Textauszug -
________________________
OGH 14Os18/08s

OGH14Os18/08s10.6.2008

Der Oberste Gerichtshof hat am 10. Juni 2008 durch den Senatspräsidenten des Obersten Gerichtshofs Dr. Holzweber als Vorsitzenden sowie durch die Hofräte des Obersten Gerichtshofs Dr. Philipp und Hon.-Prof. Dr. Schroll und die Hofrätinnen des Obersten Gerichtshofs Mag. Hetlinger und Mag. Fuchs in Gegenwart des Rechtspraktikanten Mag. Wannenmacher als Schriftführer in der Strafsache gegen Cosmin-Ionut R***** wegen des Verbrechens des versuchten gewerbsmäßigen und räuberischen Diebstahls nach §§ 15, 127, 130 erster Fall, 131 StGB über die Nichtigkeitsbeschwerde der Staatsanwaltschaft gegen das Urteil des Landesgerichts Wiener Neustadt als Jugendschöffengericht vom 8. November 2007, GZ 46 Hv 58/07p-18, nach öffentlicher Verhandlung in Anwesenheit des Vertreters des Generalprokurators, Generalanwalt Mag. Höpler, jedoch in Abwesenheit des Angeklagten Cosmin-Ionut R***** zu Recht erkannt:

 

Spruch:

In teilweiser Stattgebung der Nichtigkeitsbeschwerde wird das angefochtene Urteil, das im Übrigen unberührt bleibt, im Unterbleiben der rechtlichen Unterstellung der zu 2. genannten Tat auch unter § 83 Abs 1 StGB sowie demzufolge auch im Strafausspruch aufgehoben und in der Sache selbst erkannt:

Cosmin-Ionut R***** hat durch die im Urteilsspruch unter Punkt 2. genannte Tat auch das Vergehen der Körperverletzung nach § 83 Abs 1 StGB begangen.

Er wird hiefür sowie für das ihm nach dem unberührt gebliebenen Schuldspruch weiterhin zur Last liegende Verbrechen des gewerbsmäßigen Diebstahls nach §§ 127, 130 erster Fall StGB und das Vergehen der Nötigung nach § 105 Abs 1 StGB unter Anwendung der §§ 28 Abs 1 und 36 StGB nach dem ersten Strafsatz des § 130 StGB zu sechs Monaten Freiheitsstrafe verurteilt.
________________________
Bereitgestellte Daten -
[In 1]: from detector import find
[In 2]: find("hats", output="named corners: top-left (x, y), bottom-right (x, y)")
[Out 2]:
________________________
Aufgaben -
1) Schreiben Sie aus der Entscheidung des Obersten Gerichtshofs den Abschnitt wörtlich ab, der mit „Er wird hiefür“ beginnt und mit „Monaten Freiheitsstrafe verurteilt.“ endet.
2) Zu welcher Strafe wird Cosmin-Ionut R***** laut der Entscheidung des Obersten Gerichtshofs verurteilt?

Lösungen -
1)
Er wird hiefür sowie für das ihm nach dem unberührt gebliebenen Schuldspruch weiterhin zur Last liegende Verbrechen des gewerbsmäßigen Diebstahls nach §§ 127, 130 erster Fall StGB und das Vergehen der Nötigung nach § 105 Abs 1 StGB unter Anwendung der §§ 28 Abs 1 und 36 StGB nach dem ersten Strafsatz des § 130 StGB zu sechs Monaten Freiheitsstrafe verurteilt.

2) Er wird zu sechs Monaten Freiheitsstrafe verurteilt.